The leader of the Independent Democratic Serb Party (SDSS), Vojislav Stanimirovic, on Thursday morning went to the Office of the Chief State Prosecutor (DORH) in Zagreb to give a statement regarding accusations that during the occupation of Vukovar he humiliated and insulted women who had been raped and abused.
In a late night news broadcast on Croatian Television on Wednesday, Stanimirovic dismissed the accusations, saying that he had never been contacted by the DORH to respond to the allegations and that he would go there of his own accord on Thursday.
Stanimirovic did so around 9 am on Thursday, followed by SDSS vice-president Milorad Pupovac, who left the DORH headquarters ten minutes later.
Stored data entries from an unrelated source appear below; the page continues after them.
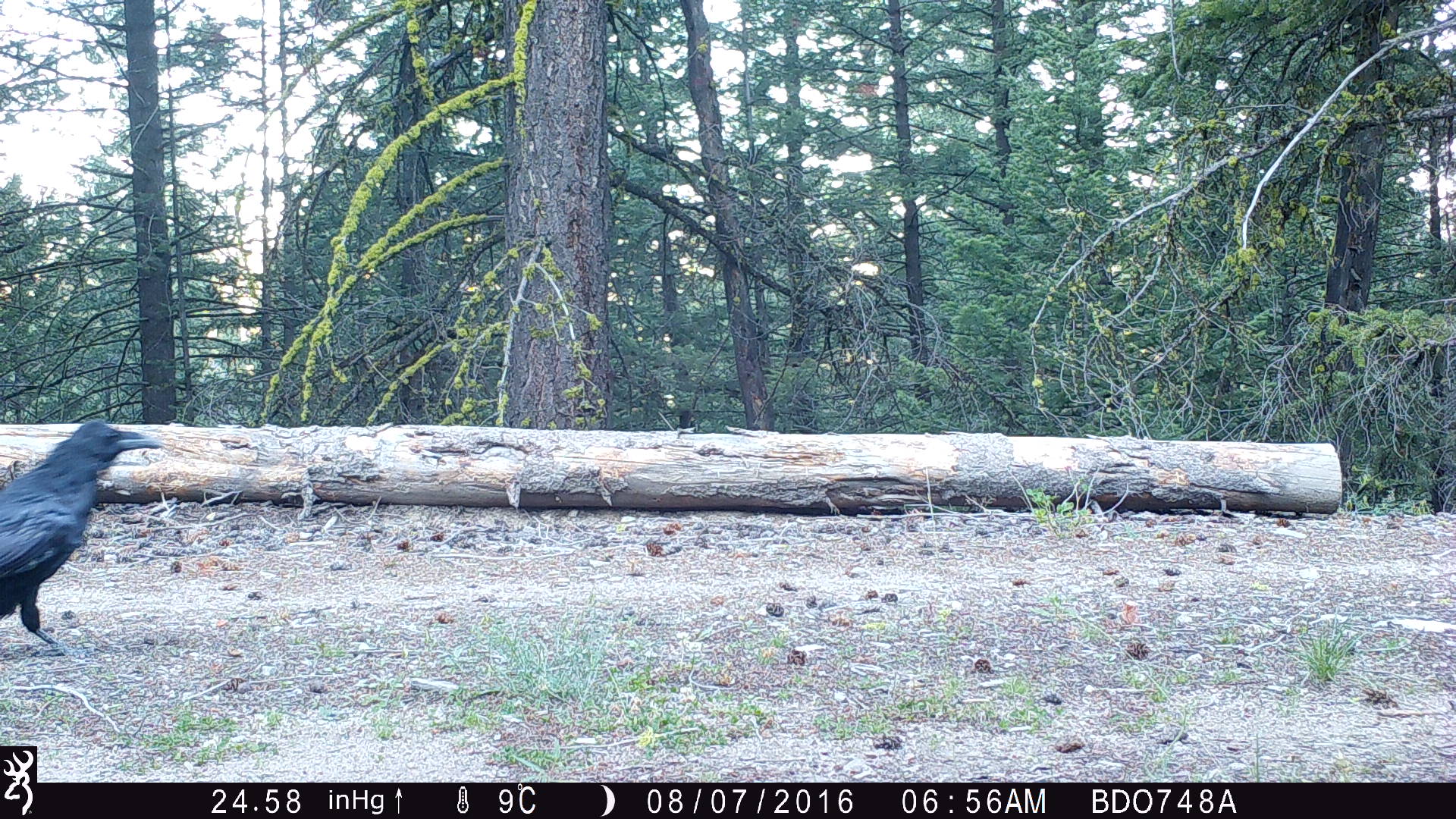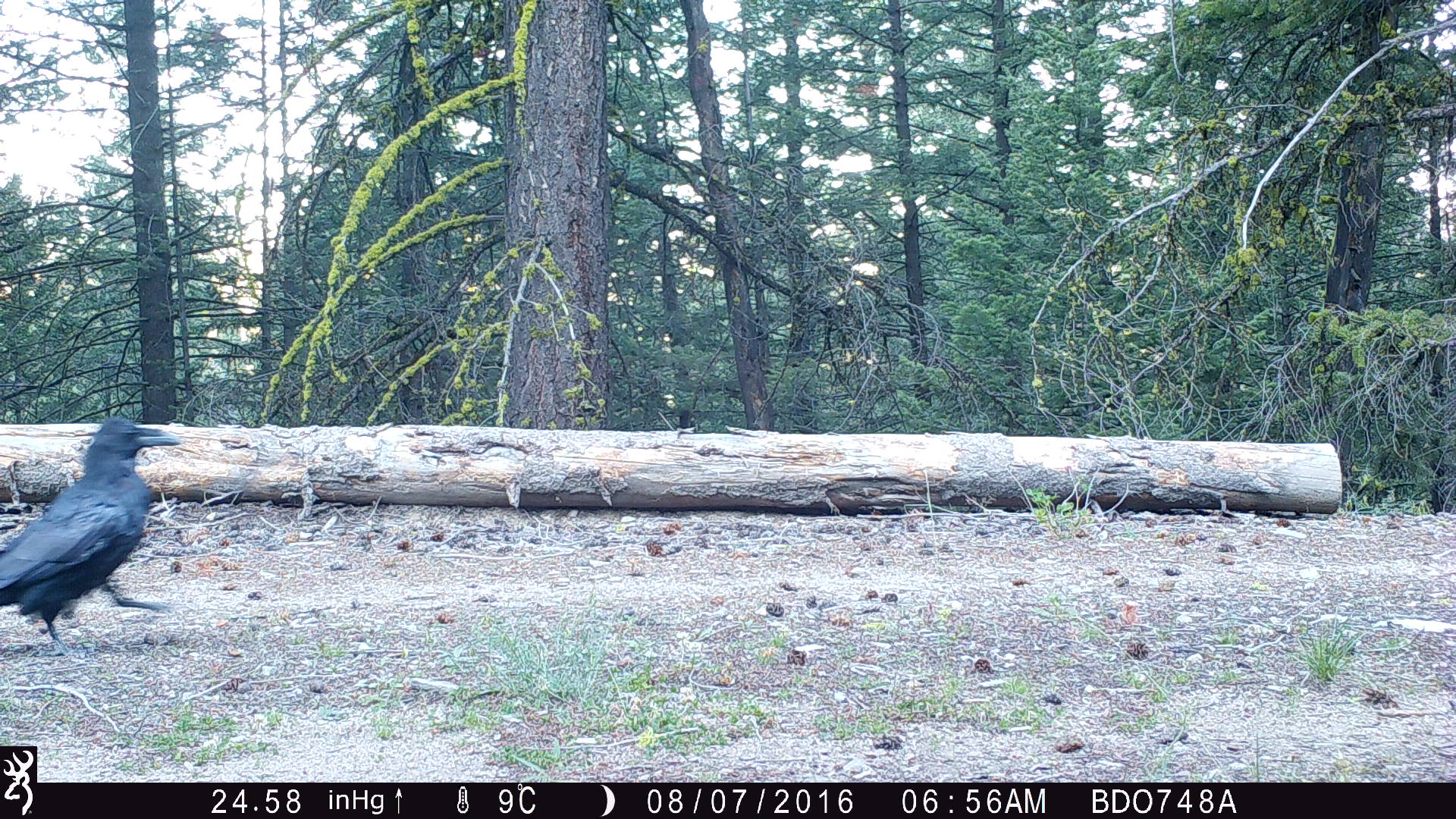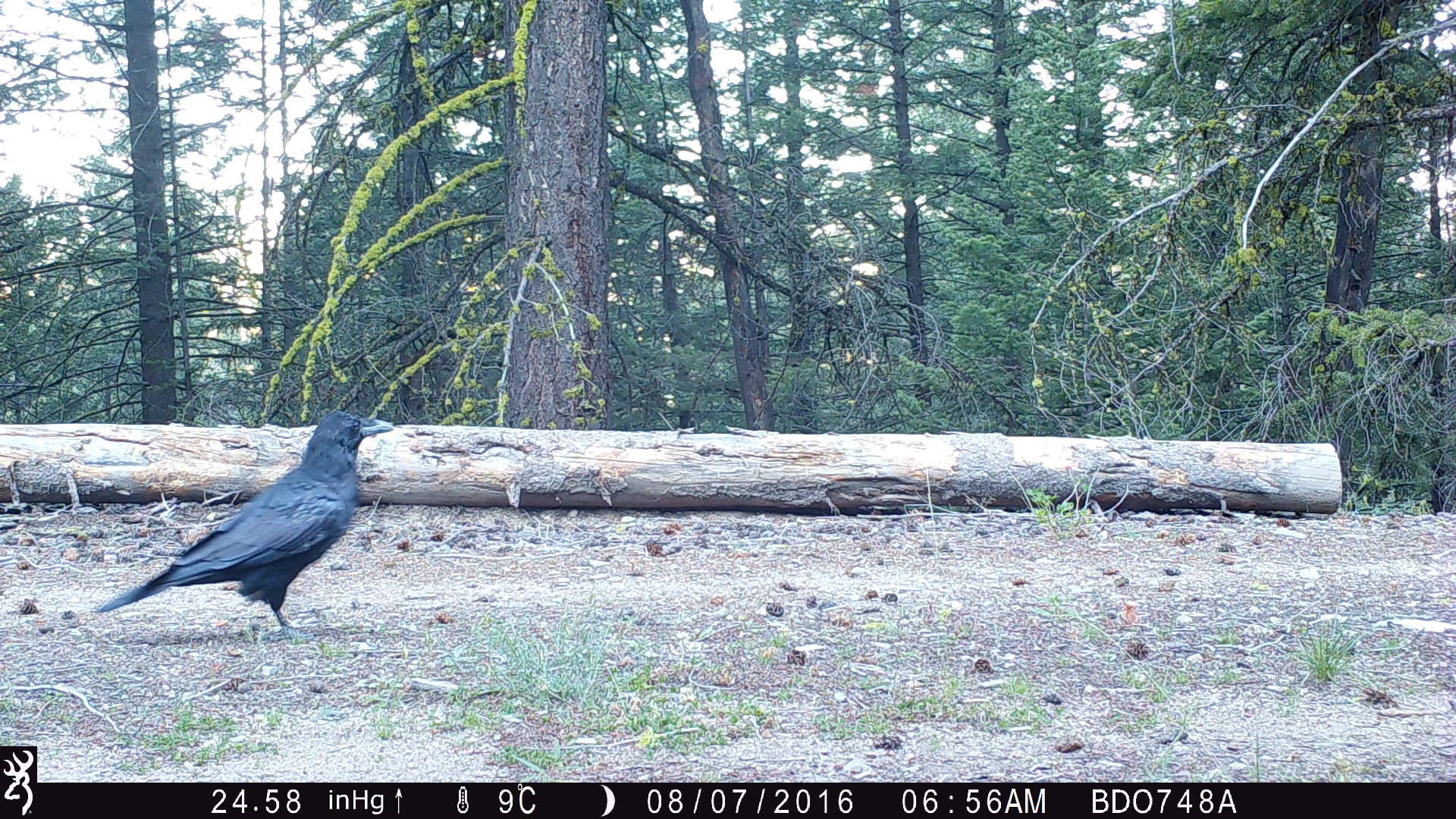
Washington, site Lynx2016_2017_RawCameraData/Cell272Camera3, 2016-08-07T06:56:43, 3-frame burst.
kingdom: Animalia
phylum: Chordata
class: Aves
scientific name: Aves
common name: birds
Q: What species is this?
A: Aves (birds).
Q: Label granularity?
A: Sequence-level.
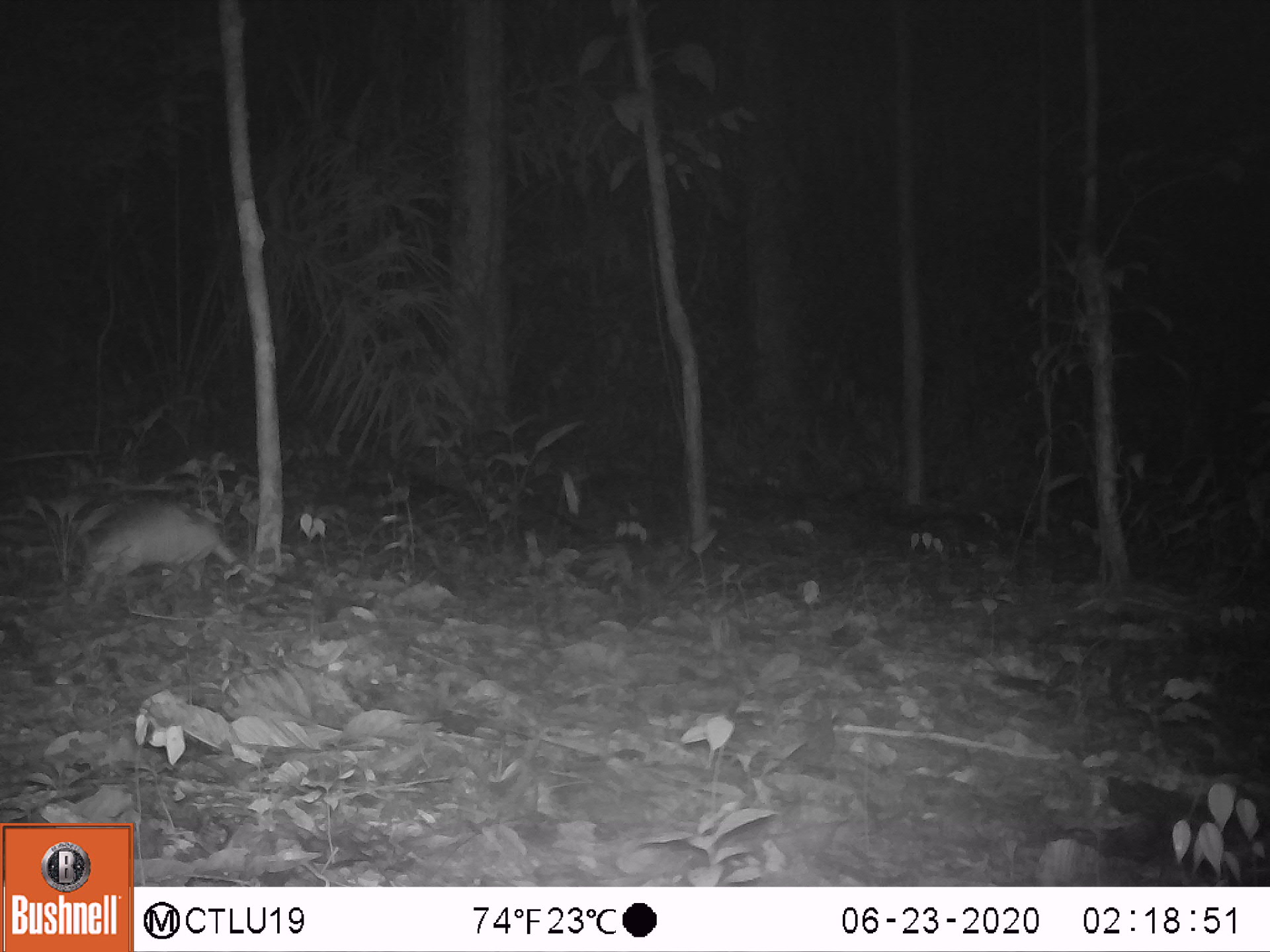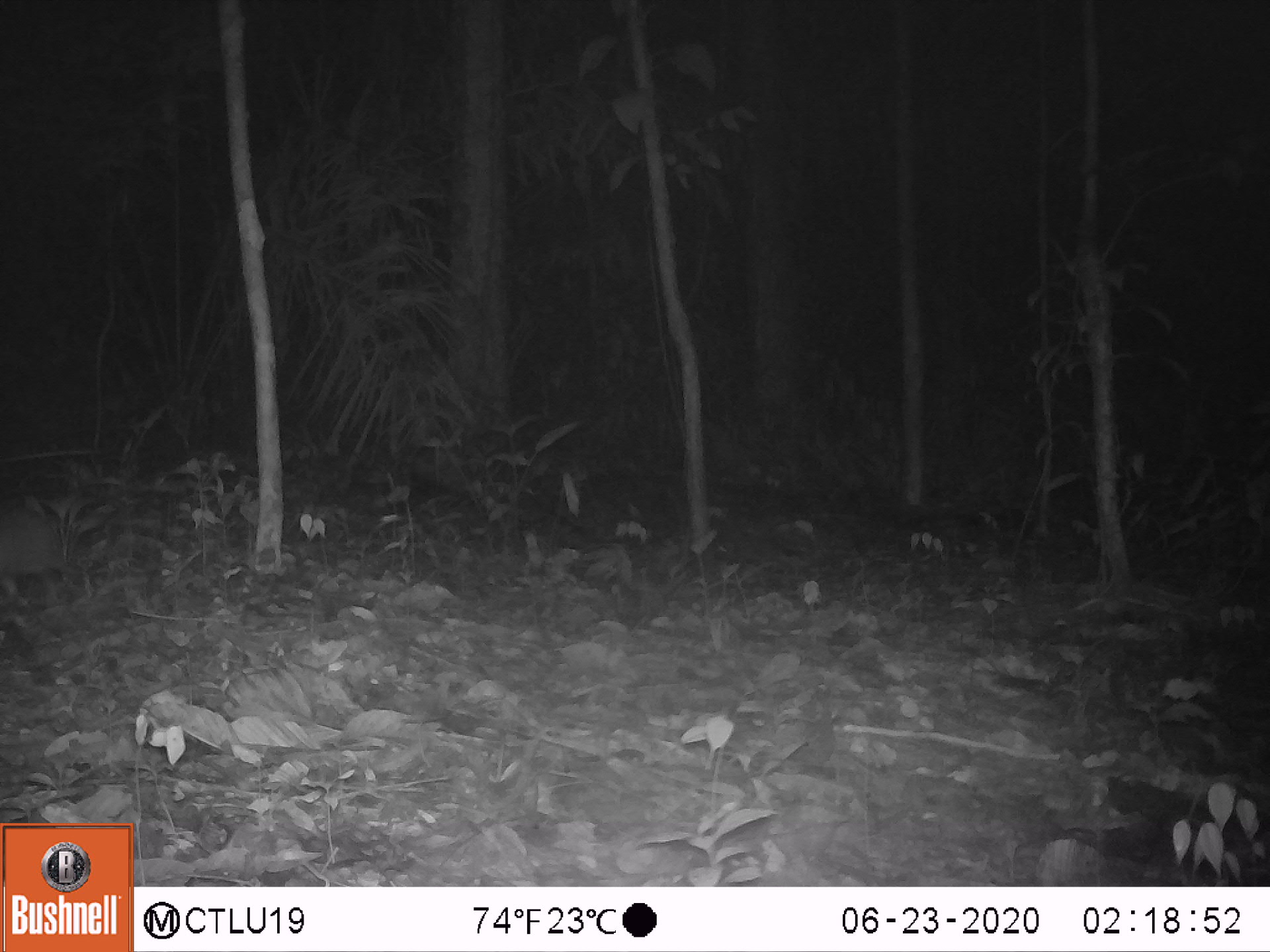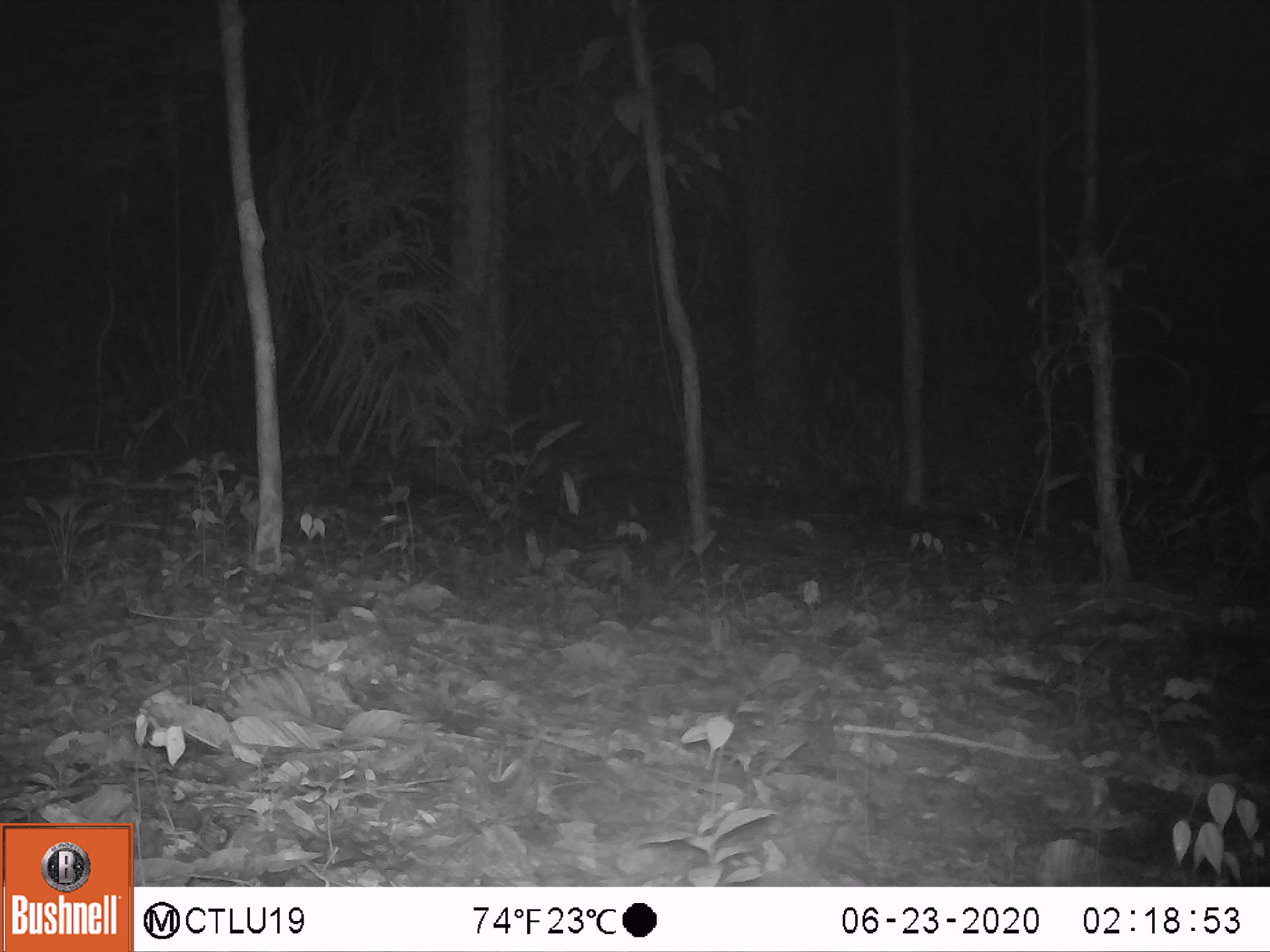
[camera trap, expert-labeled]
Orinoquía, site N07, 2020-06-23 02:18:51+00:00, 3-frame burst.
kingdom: Animalia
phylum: Chordata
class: Mammalia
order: Cingulata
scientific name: Cingulata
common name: armadillo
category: unknown armadillo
During Question Time in parliament on Wednesday, a deputy of the Croatian Democratic Party of Slavonia and Baranja (HDSSB), Zoran Vinkovic, called on the DORH to look into a statement by Ruzica Erdelji, a rape victim during the war in Vukovar, who recently accused Stanimirovic of having witnessed rapes in Vukovar after the Serb occupation of the town in late 1991.
SDSS deputy Pupovac dismissed the accusations against Stanimirovic as lies and slander, describing Vinkovic's speech as shameful.
Several days earlier, the media published a letter by the multiple rape victim Erdelji who said that Stanimirovic was among the people who spit at and insulted her after torture in the Vukovar barracks.